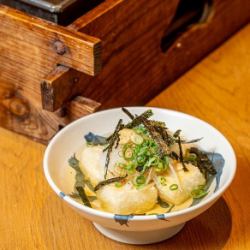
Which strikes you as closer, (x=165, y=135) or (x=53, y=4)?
(x=165, y=135)

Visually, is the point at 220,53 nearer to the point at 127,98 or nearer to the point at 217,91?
the point at 217,91

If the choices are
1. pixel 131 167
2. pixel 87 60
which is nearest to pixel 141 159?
pixel 131 167

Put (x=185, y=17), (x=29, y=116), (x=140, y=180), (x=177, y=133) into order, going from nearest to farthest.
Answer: (x=140, y=180) < (x=177, y=133) < (x=29, y=116) < (x=185, y=17)

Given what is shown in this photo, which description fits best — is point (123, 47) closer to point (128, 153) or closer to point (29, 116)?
point (29, 116)

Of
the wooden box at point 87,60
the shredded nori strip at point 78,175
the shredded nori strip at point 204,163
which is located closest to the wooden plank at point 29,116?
the wooden box at point 87,60

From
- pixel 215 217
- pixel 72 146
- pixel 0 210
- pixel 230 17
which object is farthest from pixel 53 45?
pixel 230 17

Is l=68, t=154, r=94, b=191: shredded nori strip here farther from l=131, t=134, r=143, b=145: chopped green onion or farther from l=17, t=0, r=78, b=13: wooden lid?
l=17, t=0, r=78, b=13: wooden lid

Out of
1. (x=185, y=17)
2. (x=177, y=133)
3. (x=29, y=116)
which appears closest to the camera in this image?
(x=177, y=133)
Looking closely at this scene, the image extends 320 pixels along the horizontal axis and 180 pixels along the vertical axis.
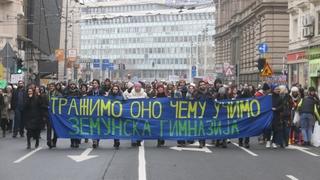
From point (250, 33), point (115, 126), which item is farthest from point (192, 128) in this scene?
point (250, 33)

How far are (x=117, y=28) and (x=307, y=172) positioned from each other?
119372 mm

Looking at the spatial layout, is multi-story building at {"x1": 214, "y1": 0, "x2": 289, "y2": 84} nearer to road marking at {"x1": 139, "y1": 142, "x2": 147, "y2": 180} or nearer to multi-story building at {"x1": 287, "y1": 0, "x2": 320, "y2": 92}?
multi-story building at {"x1": 287, "y1": 0, "x2": 320, "y2": 92}

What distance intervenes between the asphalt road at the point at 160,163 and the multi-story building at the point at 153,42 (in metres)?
96.6

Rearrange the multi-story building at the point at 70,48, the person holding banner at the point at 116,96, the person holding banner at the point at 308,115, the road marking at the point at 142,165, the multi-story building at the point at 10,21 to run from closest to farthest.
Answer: the road marking at the point at 142,165 < the person holding banner at the point at 116,96 < the person holding banner at the point at 308,115 < the multi-story building at the point at 10,21 < the multi-story building at the point at 70,48

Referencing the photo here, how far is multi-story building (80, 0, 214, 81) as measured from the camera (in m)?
123

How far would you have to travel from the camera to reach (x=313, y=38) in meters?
41.8

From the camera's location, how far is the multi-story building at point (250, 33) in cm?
5588

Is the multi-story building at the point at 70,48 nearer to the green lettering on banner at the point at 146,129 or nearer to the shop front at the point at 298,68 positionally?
the shop front at the point at 298,68

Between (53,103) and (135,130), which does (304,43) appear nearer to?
(135,130)

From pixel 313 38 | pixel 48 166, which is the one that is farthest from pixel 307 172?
pixel 313 38

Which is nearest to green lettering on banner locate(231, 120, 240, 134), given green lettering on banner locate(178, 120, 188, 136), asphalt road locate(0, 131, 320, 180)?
asphalt road locate(0, 131, 320, 180)

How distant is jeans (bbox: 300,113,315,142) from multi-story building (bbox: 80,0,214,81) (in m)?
94.2

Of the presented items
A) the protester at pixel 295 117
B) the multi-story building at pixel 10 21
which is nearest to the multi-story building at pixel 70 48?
the multi-story building at pixel 10 21

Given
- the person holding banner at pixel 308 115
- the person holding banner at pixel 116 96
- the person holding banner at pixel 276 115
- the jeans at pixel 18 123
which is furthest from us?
the jeans at pixel 18 123
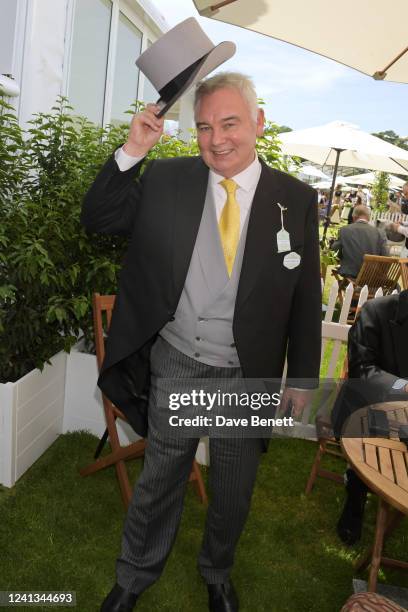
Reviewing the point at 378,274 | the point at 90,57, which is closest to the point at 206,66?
the point at 90,57

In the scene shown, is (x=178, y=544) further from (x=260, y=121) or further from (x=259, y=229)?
(x=260, y=121)

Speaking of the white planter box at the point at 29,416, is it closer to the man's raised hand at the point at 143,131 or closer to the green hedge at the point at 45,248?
the green hedge at the point at 45,248

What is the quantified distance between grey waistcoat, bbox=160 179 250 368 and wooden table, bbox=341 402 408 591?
63 centimetres

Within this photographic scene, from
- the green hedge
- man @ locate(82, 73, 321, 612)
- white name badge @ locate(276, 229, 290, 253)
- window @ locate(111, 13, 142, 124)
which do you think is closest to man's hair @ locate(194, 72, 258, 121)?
man @ locate(82, 73, 321, 612)

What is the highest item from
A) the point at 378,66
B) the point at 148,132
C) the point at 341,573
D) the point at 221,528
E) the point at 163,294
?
the point at 378,66

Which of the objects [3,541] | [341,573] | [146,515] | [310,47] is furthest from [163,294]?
[310,47]

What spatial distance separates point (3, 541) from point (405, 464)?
200cm

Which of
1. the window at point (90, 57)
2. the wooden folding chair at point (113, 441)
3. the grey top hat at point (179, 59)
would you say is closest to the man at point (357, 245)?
the window at point (90, 57)

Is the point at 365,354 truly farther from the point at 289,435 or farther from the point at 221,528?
the point at 289,435

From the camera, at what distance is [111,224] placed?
204 cm

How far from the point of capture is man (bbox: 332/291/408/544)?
104 inches

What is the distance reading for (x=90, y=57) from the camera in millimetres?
6070

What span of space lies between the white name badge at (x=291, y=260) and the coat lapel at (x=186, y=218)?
A: 35 centimetres

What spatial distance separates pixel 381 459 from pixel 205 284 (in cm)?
96
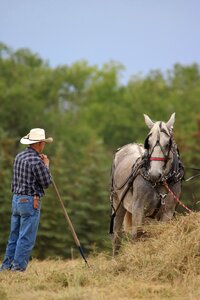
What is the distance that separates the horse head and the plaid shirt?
1.55 metres

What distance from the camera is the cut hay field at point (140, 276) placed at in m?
8.41

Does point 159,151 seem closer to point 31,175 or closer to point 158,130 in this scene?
point 158,130

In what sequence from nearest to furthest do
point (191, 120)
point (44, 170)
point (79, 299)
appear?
1. point (79, 299)
2. point (44, 170)
3. point (191, 120)

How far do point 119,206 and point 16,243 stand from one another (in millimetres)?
2451

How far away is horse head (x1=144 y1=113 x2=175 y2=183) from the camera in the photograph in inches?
445

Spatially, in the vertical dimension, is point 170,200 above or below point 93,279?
above

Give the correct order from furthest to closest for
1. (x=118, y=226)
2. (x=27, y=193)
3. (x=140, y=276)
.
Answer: (x=118, y=226), (x=27, y=193), (x=140, y=276)

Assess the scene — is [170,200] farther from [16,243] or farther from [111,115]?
[111,115]

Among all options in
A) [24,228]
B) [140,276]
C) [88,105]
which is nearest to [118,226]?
[24,228]

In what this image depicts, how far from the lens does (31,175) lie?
36.0ft

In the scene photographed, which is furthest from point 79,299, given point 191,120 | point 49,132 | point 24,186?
point 191,120

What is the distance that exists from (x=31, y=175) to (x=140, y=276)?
250 centimetres

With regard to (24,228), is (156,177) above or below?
above

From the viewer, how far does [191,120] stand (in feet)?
221
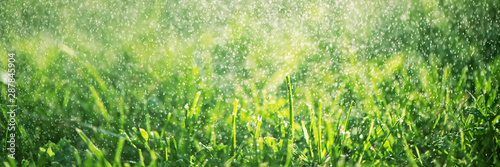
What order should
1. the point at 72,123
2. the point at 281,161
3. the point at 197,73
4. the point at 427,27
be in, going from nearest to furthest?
the point at 281,161 < the point at 72,123 < the point at 197,73 < the point at 427,27

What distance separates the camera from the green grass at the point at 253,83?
75cm

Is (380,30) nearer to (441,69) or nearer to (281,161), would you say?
(441,69)

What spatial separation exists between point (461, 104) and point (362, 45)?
0.45 meters

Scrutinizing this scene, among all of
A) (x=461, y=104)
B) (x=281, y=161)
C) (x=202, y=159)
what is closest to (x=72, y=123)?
(x=202, y=159)

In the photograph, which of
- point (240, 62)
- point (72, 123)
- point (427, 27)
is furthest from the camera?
point (427, 27)

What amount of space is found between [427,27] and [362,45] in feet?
0.87

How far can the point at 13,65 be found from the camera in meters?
1.15

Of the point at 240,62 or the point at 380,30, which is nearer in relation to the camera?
the point at 240,62

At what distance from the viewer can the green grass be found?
753 mm

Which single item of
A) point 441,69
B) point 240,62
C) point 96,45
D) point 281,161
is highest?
point 96,45

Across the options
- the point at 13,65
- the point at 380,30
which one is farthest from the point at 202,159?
the point at 380,30

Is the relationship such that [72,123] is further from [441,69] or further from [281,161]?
[441,69]

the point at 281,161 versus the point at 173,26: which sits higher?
the point at 173,26

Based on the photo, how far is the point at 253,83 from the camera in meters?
Result: 1.09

> [Your goal] Copy the records from the line containing "What order should" through the end of the records, swapping "camera" for "lens" and keeping everything else the same.

> [Complete output]
What order should
1. the point at 72,123
2. the point at 281,161
3. the point at 197,73
4. the point at 427,27
be in, going from nearest to furthest?
the point at 281,161 < the point at 72,123 < the point at 197,73 < the point at 427,27

What distance separates the lens from the green grass at the point at 253,83?
75cm

Is (380,30) nearer to (441,69) or nearer to (281,161), would you say?
(441,69)

What spatial separation exists between point (461, 104) and point (362, 45)?
0.45 meters

Scrutinizing this scene, among all of
A) (x=461, y=104)
B) (x=281, y=161)
C) (x=202, y=159)
what is closest to (x=72, y=123)?
(x=202, y=159)

In the photograph, which of
- point (240, 62)
- point (72, 123)
- point (427, 27)
is furthest from the lens?
point (427, 27)

What amount of space is found between [427,27] and [362,45] in feet?
0.87

How far can the point at 13,65 be found from the lens in meters?
1.15

Of the point at 240,62 or the point at 380,30, which is nearer in relation to the lens?
the point at 240,62

At what distance from the viewer can the green grass be found?
753 mm

Which single item of
A) point 441,69
B) point 240,62
C) point 96,45
D) point 281,161
is highest?
point 96,45

Across the options
- the point at 13,65
- the point at 380,30
which one is farthest from the point at 202,159?
the point at 380,30

Is the relationship such that [72,123] is further from [441,69] or further from [281,161]?
[441,69]

the point at 281,161 versus the point at 173,26: which sits higher?
the point at 173,26

Based on the photo, how far is the point at 253,83 from the lens in meters?
Result: 1.09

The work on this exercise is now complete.